Well, that’s not the case. The point Smart was really trying to drive home is not that your boss is keeping secrets and playing mind games to see how you react (at least most of them are not) . Rather, as a new pro, it is our responsibility to be proactive and not wait for our bosses to tell us what we should – or should not – be doing.
Of course, the “correct” way varies from person to person, agency to agency, boss to boss. During the course of our careers, we will meet micro-managers, macro-managers, supervisors for PR, supervisors that will never understand PR, coworkers we will butt heads with and those we will want to be our best friends. The first few years of your career will teach you how to deal with every walk of life and how to create your own identity.
Unfortunately for millennials – who now largely make up the young professional demographic – their identities have already been etched in many hiring managers’ and supervisors’ minds.
Millennials are known for acting privileged, misplacing priorities and all around feeling overqualified for many of the jobs available to them post-college.

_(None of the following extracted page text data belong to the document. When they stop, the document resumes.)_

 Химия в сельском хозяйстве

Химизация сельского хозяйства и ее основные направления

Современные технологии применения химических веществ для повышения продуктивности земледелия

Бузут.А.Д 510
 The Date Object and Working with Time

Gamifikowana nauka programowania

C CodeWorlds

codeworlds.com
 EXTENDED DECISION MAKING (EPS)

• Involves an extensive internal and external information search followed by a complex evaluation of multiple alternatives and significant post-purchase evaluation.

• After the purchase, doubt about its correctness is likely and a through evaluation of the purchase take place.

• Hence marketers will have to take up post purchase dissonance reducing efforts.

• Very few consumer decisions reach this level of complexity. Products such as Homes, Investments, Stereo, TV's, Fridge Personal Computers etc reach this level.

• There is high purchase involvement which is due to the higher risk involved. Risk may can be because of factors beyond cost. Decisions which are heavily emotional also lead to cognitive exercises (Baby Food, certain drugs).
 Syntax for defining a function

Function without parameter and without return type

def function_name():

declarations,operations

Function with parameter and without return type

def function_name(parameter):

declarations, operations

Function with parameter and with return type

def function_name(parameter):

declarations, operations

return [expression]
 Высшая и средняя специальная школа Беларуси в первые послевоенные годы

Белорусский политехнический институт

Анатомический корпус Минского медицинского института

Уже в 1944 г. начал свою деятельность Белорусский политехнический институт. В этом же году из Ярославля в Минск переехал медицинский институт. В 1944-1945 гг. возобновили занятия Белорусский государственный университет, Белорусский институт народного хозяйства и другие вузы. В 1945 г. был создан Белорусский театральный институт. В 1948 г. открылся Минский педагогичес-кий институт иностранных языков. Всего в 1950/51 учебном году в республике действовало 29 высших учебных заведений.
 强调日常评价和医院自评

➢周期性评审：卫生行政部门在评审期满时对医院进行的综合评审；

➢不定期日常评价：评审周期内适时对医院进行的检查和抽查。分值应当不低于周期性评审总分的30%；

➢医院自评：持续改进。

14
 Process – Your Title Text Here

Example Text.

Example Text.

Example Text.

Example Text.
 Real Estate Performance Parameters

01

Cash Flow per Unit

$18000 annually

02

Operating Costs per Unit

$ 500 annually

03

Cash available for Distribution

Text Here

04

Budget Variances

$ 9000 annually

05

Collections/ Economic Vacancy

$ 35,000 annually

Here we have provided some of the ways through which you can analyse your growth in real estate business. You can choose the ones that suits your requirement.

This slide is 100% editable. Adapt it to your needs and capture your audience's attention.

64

It’s a sad truth, but, according to Smart, it is the truth. He was recently a part of a human resources discussion in which “dealing with millennials” was addressed, citing these flaws.
While far from being fair, New Pros need to break this stereotype and show their bosses that they are the real deal. Some advice:
- Always error on the side of professionalism. Perhaps the biggest difference in the latest generation to enter the work force and its predecessors is that millennials are comfortable having public lives, that is, are more likely to share personal information on public social networks. If ever in doubt if something is SFW, don’t risk it, don’t post it.
- Be accountable. Own all your projects no matter what obstacles you encounter. Don’t bring the obstacles to your boss until you have solutions you can propose.
- Brag. Really. Show off your accomplishments, finished work and prove your worth. Remember- it’s about the results.
- You want your boss to NOT think about you – the employees he or she is thinking about are the ones he or she is worried about. You want to be able to let your boss leave early on a Friday before a three-day weekend with the confidence that you are holding everything down.
Lastly, if you have any concerns within your position, schedule a time to talk with your boss. Write down all your concerns, goals and ideas. Just be sure to be as quick and convenient as possible, accommodating others first.